4. Tuning hyperparameters

Most ML models have some number of parameters that can be tuned to try to build better models. Later, we will see hwo to explore those parameters automatically, but now, we will just do things manually. For KNN, this is ok because there’s only one commnly tuned parameter: n_neighbors, which the number of neighboring points the algorithm takes into account when it looks for similar classes.

Look at the documentation for KNN and determine the default number of neighbors.

Do this.

  • Repeat your analysis above (you only need to create a new model, not resplit the data!).

  • Choose a number of neighbors that is fewer than the default.
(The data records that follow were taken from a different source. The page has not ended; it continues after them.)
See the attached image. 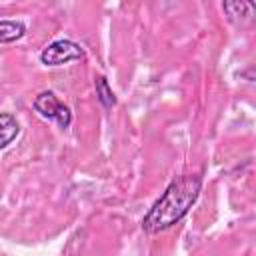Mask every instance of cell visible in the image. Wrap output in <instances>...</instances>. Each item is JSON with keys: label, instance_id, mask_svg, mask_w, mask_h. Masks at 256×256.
<instances>
[{"label": "cell", "instance_id": "cell-1", "mask_svg": "<svg viewBox=\"0 0 256 256\" xmlns=\"http://www.w3.org/2000/svg\"><path fill=\"white\" fill-rule=\"evenodd\" d=\"M202 190V176L182 174L174 178L142 218L146 234H158L178 224L194 206Z\"/></svg>", "mask_w": 256, "mask_h": 256}, {"label": "cell", "instance_id": "cell-7", "mask_svg": "<svg viewBox=\"0 0 256 256\" xmlns=\"http://www.w3.org/2000/svg\"><path fill=\"white\" fill-rule=\"evenodd\" d=\"M94 88H96L98 102H100L106 110H110V108L116 106V94H114V90L110 88V84H108V80H106L104 76H98V78L94 80Z\"/></svg>", "mask_w": 256, "mask_h": 256}, {"label": "cell", "instance_id": "cell-5", "mask_svg": "<svg viewBox=\"0 0 256 256\" xmlns=\"http://www.w3.org/2000/svg\"><path fill=\"white\" fill-rule=\"evenodd\" d=\"M26 34V26L20 20H0V42L2 44H10L20 40Z\"/></svg>", "mask_w": 256, "mask_h": 256}, {"label": "cell", "instance_id": "cell-3", "mask_svg": "<svg viewBox=\"0 0 256 256\" xmlns=\"http://www.w3.org/2000/svg\"><path fill=\"white\" fill-rule=\"evenodd\" d=\"M34 110L42 116V118H48V120H54L60 128H68L72 124V110L58 100V96L50 90H44L40 92L36 98H34Z\"/></svg>", "mask_w": 256, "mask_h": 256}, {"label": "cell", "instance_id": "cell-6", "mask_svg": "<svg viewBox=\"0 0 256 256\" xmlns=\"http://www.w3.org/2000/svg\"><path fill=\"white\" fill-rule=\"evenodd\" d=\"M0 132H2V144H0L2 148H6L20 134V124L10 112H2L0 114Z\"/></svg>", "mask_w": 256, "mask_h": 256}, {"label": "cell", "instance_id": "cell-2", "mask_svg": "<svg viewBox=\"0 0 256 256\" xmlns=\"http://www.w3.org/2000/svg\"><path fill=\"white\" fill-rule=\"evenodd\" d=\"M82 56H84V48L78 42L68 38H58L40 52V62L44 66H62V64L80 60Z\"/></svg>", "mask_w": 256, "mask_h": 256}, {"label": "cell", "instance_id": "cell-4", "mask_svg": "<svg viewBox=\"0 0 256 256\" xmlns=\"http://www.w3.org/2000/svg\"><path fill=\"white\" fill-rule=\"evenodd\" d=\"M222 10H224V14H226L232 22H238V24L256 20V4L250 2V0L224 2V4H222Z\"/></svg>", "mask_w": 256, "mask_h": 256}]
</instances>
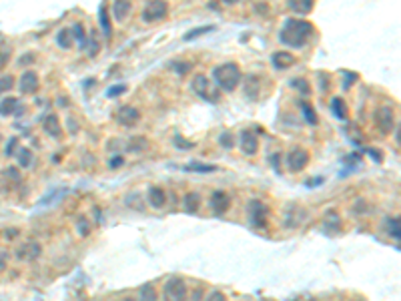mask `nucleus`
Masks as SVG:
<instances>
[{
  "label": "nucleus",
  "mask_w": 401,
  "mask_h": 301,
  "mask_svg": "<svg viewBox=\"0 0 401 301\" xmlns=\"http://www.w3.org/2000/svg\"><path fill=\"white\" fill-rule=\"evenodd\" d=\"M315 26L301 18H287L279 32V41L291 48H301L313 38Z\"/></svg>",
  "instance_id": "f257e3e1"
},
{
  "label": "nucleus",
  "mask_w": 401,
  "mask_h": 301,
  "mask_svg": "<svg viewBox=\"0 0 401 301\" xmlns=\"http://www.w3.org/2000/svg\"><path fill=\"white\" fill-rule=\"evenodd\" d=\"M241 69L237 67L235 63H225V65H219L213 69V85L225 93H233L237 87L241 85Z\"/></svg>",
  "instance_id": "f03ea898"
},
{
  "label": "nucleus",
  "mask_w": 401,
  "mask_h": 301,
  "mask_svg": "<svg viewBox=\"0 0 401 301\" xmlns=\"http://www.w3.org/2000/svg\"><path fill=\"white\" fill-rule=\"evenodd\" d=\"M193 91L199 94L201 98H207L209 103H219V98H221L219 89L213 85L205 74H197V76L193 78Z\"/></svg>",
  "instance_id": "7ed1b4c3"
},
{
  "label": "nucleus",
  "mask_w": 401,
  "mask_h": 301,
  "mask_svg": "<svg viewBox=\"0 0 401 301\" xmlns=\"http://www.w3.org/2000/svg\"><path fill=\"white\" fill-rule=\"evenodd\" d=\"M165 301H187V283L181 277H171L165 283Z\"/></svg>",
  "instance_id": "20e7f679"
},
{
  "label": "nucleus",
  "mask_w": 401,
  "mask_h": 301,
  "mask_svg": "<svg viewBox=\"0 0 401 301\" xmlns=\"http://www.w3.org/2000/svg\"><path fill=\"white\" fill-rule=\"evenodd\" d=\"M168 12V4L163 0H157V2H149L142 10V21L144 23H153V21H163Z\"/></svg>",
  "instance_id": "39448f33"
},
{
  "label": "nucleus",
  "mask_w": 401,
  "mask_h": 301,
  "mask_svg": "<svg viewBox=\"0 0 401 301\" xmlns=\"http://www.w3.org/2000/svg\"><path fill=\"white\" fill-rule=\"evenodd\" d=\"M375 123H377L379 131H381L383 135L391 133V131H393V123H395V113H393V109H391V107H381V109H377V113H375Z\"/></svg>",
  "instance_id": "423d86ee"
},
{
  "label": "nucleus",
  "mask_w": 401,
  "mask_h": 301,
  "mask_svg": "<svg viewBox=\"0 0 401 301\" xmlns=\"http://www.w3.org/2000/svg\"><path fill=\"white\" fill-rule=\"evenodd\" d=\"M307 165H309V153H307L305 149H293V151L287 155V167H289V171H293V173L303 171Z\"/></svg>",
  "instance_id": "0eeeda50"
},
{
  "label": "nucleus",
  "mask_w": 401,
  "mask_h": 301,
  "mask_svg": "<svg viewBox=\"0 0 401 301\" xmlns=\"http://www.w3.org/2000/svg\"><path fill=\"white\" fill-rule=\"evenodd\" d=\"M249 221H251V225H255V227H259L263 229L265 225H267V207L261 203V201H251L249 203Z\"/></svg>",
  "instance_id": "6e6552de"
},
{
  "label": "nucleus",
  "mask_w": 401,
  "mask_h": 301,
  "mask_svg": "<svg viewBox=\"0 0 401 301\" xmlns=\"http://www.w3.org/2000/svg\"><path fill=\"white\" fill-rule=\"evenodd\" d=\"M117 121L118 125H122V127H135L141 121V111L137 107H131V105L120 107L117 113Z\"/></svg>",
  "instance_id": "1a4fd4ad"
},
{
  "label": "nucleus",
  "mask_w": 401,
  "mask_h": 301,
  "mask_svg": "<svg viewBox=\"0 0 401 301\" xmlns=\"http://www.w3.org/2000/svg\"><path fill=\"white\" fill-rule=\"evenodd\" d=\"M38 74L34 72V70H24L23 76H20V85H18V89H20V93L23 94H32L38 91Z\"/></svg>",
  "instance_id": "9d476101"
},
{
  "label": "nucleus",
  "mask_w": 401,
  "mask_h": 301,
  "mask_svg": "<svg viewBox=\"0 0 401 301\" xmlns=\"http://www.w3.org/2000/svg\"><path fill=\"white\" fill-rule=\"evenodd\" d=\"M241 151H243L245 155H249V157L257 155V151H259V139H257V135L251 133L249 129L241 133Z\"/></svg>",
  "instance_id": "9b49d317"
},
{
  "label": "nucleus",
  "mask_w": 401,
  "mask_h": 301,
  "mask_svg": "<svg viewBox=\"0 0 401 301\" xmlns=\"http://www.w3.org/2000/svg\"><path fill=\"white\" fill-rule=\"evenodd\" d=\"M211 207L215 211V215H225L231 207V195H227L225 191H215L211 199Z\"/></svg>",
  "instance_id": "f8f14e48"
},
{
  "label": "nucleus",
  "mask_w": 401,
  "mask_h": 301,
  "mask_svg": "<svg viewBox=\"0 0 401 301\" xmlns=\"http://www.w3.org/2000/svg\"><path fill=\"white\" fill-rule=\"evenodd\" d=\"M40 245L36 243V241H28V243H24L23 247L16 251V257L20 259V261H34L38 255H40Z\"/></svg>",
  "instance_id": "ddd939ff"
},
{
  "label": "nucleus",
  "mask_w": 401,
  "mask_h": 301,
  "mask_svg": "<svg viewBox=\"0 0 401 301\" xmlns=\"http://www.w3.org/2000/svg\"><path fill=\"white\" fill-rule=\"evenodd\" d=\"M43 129H45V133H47L48 137H54V139H58V137L62 135V127H60V121H58V116L56 115L45 116Z\"/></svg>",
  "instance_id": "4468645a"
},
{
  "label": "nucleus",
  "mask_w": 401,
  "mask_h": 301,
  "mask_svg": "<svg viewBox=\"0 0 401 301\" xmlns=\"http://www.w3.org/2000/svg\"><path fill=\"white\" fill-rule=\"evenodd\" d=\"M273 67L279 70H285V69H291L293 65H295V56L291 54V52H287V50H281V52H275L273 54Z\"/></svg>",
  "instance_id": "2eb2a0df"
},
{
  "label": "nucleus",
  "mask_w": 401,
  "mask_h": 301,
  "mask_svg": "<svg viewBox=\"0 0 401 301\" xmlns=\"http://www.w3.org/2000/svg\"><path fill=\"white\" fill-rule=\"evenodd\" d=\"M261 93V78L257 74H249L247 83H245V96L251 101H257Z\"/></svg>",
  "instance_id": "dca6fc26"
},
{
  "label": "nucleus",
  "mask_w": 401,
  "mask_h": 301,
  "mask_svg": "<svg viewBox=\"0 0 401 301\" xmlns=\"http://www.w3.org/2000/svg\"><path fill=\"white\" fill-rule=\"evenodd\" d=\"M149 203H151L155 209L165 207L166 193L161 189V187H151V189H149Z\"/></svg>",
  "instance_id": "f3484780"
},
{
  "label": "nucleus",
  "mask_w": 401,
  "mask_h": 301,
  "mask_svg": "<svg viewBox=\"0 0 401 301\" xmlns=\"http://www.w3.org/2000/svg\"><path fill=\"white\" fill-rule=\"evenodd\" d=\"M131 10H133V4L126 2V0H118V2L113 4V14H115V18H117L118 23L126 21V16L131 14Z\"/></svg>",
  "instance_id": "a211bd4d"
},
{
  "label": "nucleus",
  "mask_w": 401,
  "mask_h": 301,
  "mask_svg": "<svg viewBox=\"0 0 401 301\" xmlns=\"http://www.w3.org/2000/svg\"><path fill=\"white\" fill-rule=\"evenodd\" d=\"M14 113H20V109H18V98H14V96L2 98V101H0V115L8 116V115H14Z\"/></svg>",
  "instance_id": "6ab92c4d"
},
{
  "label": "nucleus",
  "mask_w": 401,
  "mask_h": 301,
  "mask_svg": "<svg viewBox=\"0 0 401 301\" xmlns=\"http://www.w3.org/2000/svg\"><path fill=\"white\" fill-rule=\"evenodd\" d=\"M287 6L295 12V14H309L313 10V0H289Z\"/></svg>",
  "instance_id": "aec40b11"
},
{
  "label": "nucleus",
  "mask_w": 401,
  "mask_h": 301,
  "mask_svg": "<svg viewBox=\"0 0 401 301\" xmlns=\"http://www.w3.org/2000/svg\"><path fill=\"white\" fill-rule=\"evenodd\" d=\"M98 21H100V28H102L104 36L111 38L113 36V26H111V18H109V12H107L104 4H100V8H98Z\"/></svg>",
  "instance_id": "412c9836"
},
{
  "label": "nucleus",
  "mask_w": 401,
  "mask_h": 301,
  "mask_svg": "<svg viewBox=\"0 0 401 301\" xmlns=\"http://www.w3.org/2000/svg\"><path fill=\"white\" fill-rule=\"evenodd\" d=\"M183 205H185V211H187V213H197L199 207H201V195H199V193H189V195H185Z\"/></svg>",
  "instance_id": "4be33fe9"
},
{
  "label": "nucleus",
  "mask_w": 401,
  "mask_h": 301,
  "mask_svg": "<svg viewBox=\"0 0 401 301\" xmlns=\"http://www.w3.org/2000/svg\"><path fill=\"white\" fill-rule=\"evenodd\" d=\"M56 45L60 48H71L72 47V32L71 28H62V30H58L56 32Z\"/></svg>",
  "instance_id": "5701e85b"
},
{
  "label": "nucleus",
  "mask_w": 401,
  "mask_h": 301,
  "mask_svg": "<svg viewBox=\"0 0 401 301\" xmlns=\"http://www.w3.org/2000/svg\"><path fill=\"white\" fill-rule=\"evenodd\" d=\"M331 113L337 116V118H347V107H345V103L339 98V96H335L333 101H331Z\"/></svg>",
  "instance_id": "b1692460"
},
{
  "label": "nucleus",
  "mask_w": 401,
  "mask_h": 301,
  "mask_svg": "<svg viewBox=\"0 0 401 301\" xmlns=\"http://www.w3.org/2000/svg\"><path fill=\"white\" fill-rule=\"evenodd\" d=\"M67 193H69V189H67V187H60V189H56V191H50L45 199H40V205H52L54 201H60Z\"/></svg>",
  "instance_id": "393cba45"
},
{
  "label": "nucleus",
  "mask_w": 401,
  "mask_h": 301,
  "mask_svg": "<svg viewBox=\"0 0 401 301\" xmlns=\"http://www.w3.org/2000/svg\"><path fill=\"white\" fill-rule=\"evenodd\" d=\"M32 163H34V153H32L28 147H23L20 153H18V165H20L23 169H30Z\"/></svg>",
  "instance_id": "a878e982"
},
{
  "label": "nucleus",
  "mask_w": 401,
  "mask_h": 301,
  "mask_svg": "<svg viewBox=\"0 0 401 301\" xmlns=\"http://www.w3.org/2000/svg\"><path fill=\"white\" fill-rule=\"evenodd\" d=\"M299 107H301V111H303V116H305V121L309 125H317L319 123V118H317V113H315V109L307 103V101H301L299 103Z\"/></svg>",
  "instance_id": "bb28decb"
},
{
  "label": "nucleus",
  "mask_w": 401,
  "mask_h": 301,
  "mask_svg": "<svg viewBox=\"0 0 401 301\" xmlns=\"http://www.w3.org/2000/svg\"><path fill=\"white\" fill-rule=\"evenodd\" d=\"M215 30V26L213 24H207V26H199V28H193V30H189L183 38L185 41H195V38H199L201 34H207V32H213Z\"/></svg>",
  "instance_id": "cd10ccee"
},
{
  "label": "nucleus",
  "mask_w": 401,
  "mask_h": 301,
  "mask_svg": "<svg viewBox=\"0 0 401 301\" xmlns=\"http://www.w3.org/2000/svg\"><path fill=\"white\" fill-rule=\"evenodd\" d=\"M139 301H157V291L151 283L142 285L141 287V293H139Z\"/></svg>",
  "instance_id": "c85d7f7f"
},
{
  "label": "nucleus",
  "mask_w": 401,
  "mask_h": 301,
  "mask_svg": "<svg viewBox=\"0 0 401 301\" xmlns=\"http://www.w3.org/2000/svg\"><path fill=\"white\" fill-rule=\"evenodd\" d=\"M217 141H219V145H221L223 149H233V147H235V137H233L231 131H223V133L217 137Z\"/></svg>",
  "instance_id": "c756f323"
},
{
  "label": "nucleus",
  "mask_w": 401,
  "mask_h": 301,
  "mask_svg": "<svg viewBox=\"0 0 401 301\" xmlns=\"http://www.w3.org/2000/svg\"><path fill=\"white\" fill-rule=\"evenodd\" d=\"M185 171H195V173H213L217 171L215 165H201V163H191L185 167Z\"/></svg>",
  "instance_id": "7c9ffc66"
},
{
  "label": "nucleus",
  "mask_w": 401,
  "mask_h": 301,
  "mask_svg": "<svg viewBox=\"0 0 401 301\" xmlns=\"http://www.w3.org/2000/svg\"><path fill=\"white\" fill-rule=\"evenodd\" d=\"M76 229H78V235H80V237H87V235L91 233V223H89V219H87L85 215H80V217H78V221H76Z\"/></svg>",
  "instance_id": "2f4dec72"
},
{
  "label": "nucleus",
  "mask_w": 401,
  "mask_h": 301,
  "mask_svg": "<svg viewBox=\"0 0 401 301\" xmlns=\"http://www.w3.org/2000/svg\"><path fill=\"white\" fill-rule=\"evenodd\" d=\"M71 32H72V38H76L78 45L85 47V41H87V36H85V26H82V24H74L71 28Z\"/></svg>",
  "instance_id": "473e14b6"
},
{
  "label": "nucleus",
  "mask_w": 401,
  "mask_h": 301,
  "mask_svg": "<svg viewBox=\"0 0 401 301\" xmlns=\"http://www.w3.org/2000/svg\"><path fill=\"white\" fill-rule=\"evenodd\" d=\"M168 69L175 70V72H179V74H185V72H189L191 70V65L189 63H185V61H171Z\"/></svg>",
  "instance_id": "72a5a7b5"
},
{
  "label": "nucleus",
  "mask_w": 401,
  "mask_h": 301,
  "mask_svg": "<svg viewBox=\"0 0 401 301\" xmlns=\"http://www.w3.org/2000/svg\"><path fill=\"white\" fill-rule=\"evenodd\" d=\"M12 87H14V76L12 74H6V76L0 78V94L8 93Z\"/></svg>",
  "instance_id": "f704fd0d"
},
{
  "label": "nucleus",
  "mask_w": 401,
  "mask_h": 301,
  "mask_svg": "<svg viewBox=\"0 0 401 301\" xmlns=\"http://www.w3.org/2000/svg\"><path fill=\"white\" fill-rule=\"evenodd\" d=\"M389 233L395 241H399V217H391L389 219Z\"/></svg>",
  "instance_id": "c9c22d12"
},
{
  "label": "nucleus",
  "mask_w": 401,
  "mask_h": 301,
  "mask_svg": "<svg viewBox=\"0 0 401 301\" xmlns=\"http://www.w3.org/2000/svg\"><path fill=\"white\" fill-rule=\"evenodd\" d=\"M291 85H293L295 89H299L303 94H309V91H311V87L307 85L305 78H293V81H291Z\"/></svg>",
  "instance_id": "e433bc0d"
},
{
  "label": "nucleus",
  "mask_w": 401,
  "mask_h": 301,
  "mask_svg": "<svg viewBox=\"0 0 401 301\" xmlns=\"http://www.w3.org/2000/svg\"><path fill=\"white\" fill-rule=\"evenodd\" d=\"M16 145H18V137H12V139L8 141V145H6V149H4L6 157H12V155H14V149H16Z\"/></svg>",
  "instance_id": "4c0bfd02"
},
{
  "label": "nucleus",
  "mask_w": 401,
  "mask_h": 301,
  "mask_svg": "<svg viewBox=\"0 0 401 301\" xmlns=\"http://www.w3.org/2000/svg\"><path fill=\"white\" fill-rule=\"evenodd\" d=\"M124 91H126V87H124V85H115V87H111V89L107 91V96H109V98H113V96H117V94H122Z\"/></svg>",
  "instance_id": "58836bf2"
},
{
  "label": "nucleus",
  "mask_w": 401,
  "mask_h": 301,
  "mask_svg": "<svg viewBox=\"0 0 401 301\" xmlns=\"http://www.w3.org/2000/svg\"><path fill=\"white\" fill-rule=\"evenodd\" d=\"M4 177H12V181H20V171L16 167H8L4 171Z\"/></svg>",
  "instance_id": "ea45409f"
},
{
  "label": "nucleus",
  "mask_w": 401,
  "mask_h": 301,
  "mask_svg": "<svg viewBox=\"0 0 401 301\" xmlns=\"http://www.w3.org/2000/svg\"><path fill=\"white\" fill-rule=\"evenodd\" d=\"M10 58V48H0V69L4 67V63Z\"/></svg>",
  "instance_id": "a19ab883"
},
{
  "label": "nucleus",
  "mask_w": 401,
  "mask_h": 301,
  "mask_svg": "<svg viewBox=\"0 0 401 301\" xmlns=\"http://www.w3.org/2000/svg\"><path fill=\"white\" fill-rule=\"evenodd\" d=\"M343 74L347 76V83H343V89H349L355 81H357V74L355 72H343Z\"/></svg>",
  "instance_id": "79ce46f5"
},
{
  "label": "nucleus",
  "mask_w": 401,
  "mask_h": 301,
  "mask_svg": "<svg viewBox=\"0 0 401 301\" xmlns=\"http://www.w3.org/2000/svg\"><path fill=\"white\" fill-rule=\"evenodd\" d=\"M207 301H227V297H225L223 291H213L211 295L207 297Z\"/></svg>",
  "instance_id": "37998d69"
},
{
  "label": "nucleus",
  "mask_w": 401,
  "mask_h": 301,
  "mask_svg": "<svg viewBox=\"0 0 401 301\" xmlns=\"http://www.w3.org/2000/svg\"><path fill=\"white\" fill-rule=\"evenodd\" d=\"M175 143H177V145H181L179 149H185V151H189V149H193V147H195L193 143H189V141H183L181 137H175Z\"/></svg>",
  "instance_id": "c03bdc74"
},
{
  "label": "nucleus",
  "mask_w": 401,
  "mask_h": 301,
  "mask_svg": "<svg viewBox=\"0 0 401 301\" xmlns=\"http://www.w3.org/2000/svg\"><path fill=\"white\" fill-rule=\"evenodd\" d=\"M122 163H124V159H122V157H113L109 167H111V169H118V167H122Z\"/></svg>",
  "instance_id": "a18cd8bd"
},
{
  "label": "nucleus",
  "mask_w": 401,
  "mask_h": 301,
  "mask_svg": "<svg viewBox=\"0 0 401 301\" xmlns=\"http://www.w3.org/2000/svg\"><path fill=\"white\" fill-rule=\"evenodd\" d=\"M203 295H205V291L199 287V289H195V291H193V297H191V301H203Z\"/></svg>",
  "instance_id": "49530a36"
},
{
  "label": "nucleus",
  "mask_w": 401,
  "mask_h": 301,
  "mask_svg": "<svg viewBox=\"0 0 401 301\" xmlns=\"http://www.w3.org/2000/svg\"><path fill=\"white\" fill-rule=\"evenodd\" d=\"M6 261H8V253L6 251H0V271L6 267Z\"/></svg>",
  "instance_id": "de8ad7c7"
},
{
  "label": "nucleus",
  "mask_w": 401,
  "mask_h": 301,
  "mask_svg": "<svg viewBox=\"0 0 401 301\" xmlns=\"http://www.w3.org/2000/svg\"><path fill=\"white\" fill-rule=\"evenodd\" d=\"M96 52H98V43H96V41H91V47H89V54H91V56H95Z\"/></svg>",
  "instance_id": "09e8293b"
},
{
  "label": "nucleus",
  "mask_w": 401,
  "mask_h": 301,
  "mask_svg": "<svg viewBox=\"0 0 401 301\" xmlns=\"http://www.w3.org/2000/svg\"><path fill=\"white\" fill-rule=\"evenodd\" d=\"M271 161H273V167H275V171H277V161H279V155H273V157H271Z\"/></svg>",
  "instance_id": "8fccbe9b"
},
{
  "label": "nucleus",
  "mask_w": 401,
  "mask_h": 301,
  "mask_svg": "<svg viewBox=\"0 0 401 301\" xmlns=\"http://www.w3.org/2000/svg\"><path fill=\"white\" fill-rule=\"evenodd\" d=\"M118 301H137L135 297H122V299H118Z\"/></svg>",
  "instance_id": "3c124183"
}]
</instances>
How does your model perform compared to the default?

## your code here

4.1 Automate it

Now that you have checked a slightly different number of neighbors, let’s systematically see how our accuract changes with number of neighbors.

Do this.

  • Write a function that takes number of neighbors and returns accuracy of the model

  • For 2 to 10 neighbors, compute the accuracy

  • Plot the accuracy as a function of number of neighbors

What happens to the accuracy? Is there a good choice of n_neighbors to acheive the highest accuracy?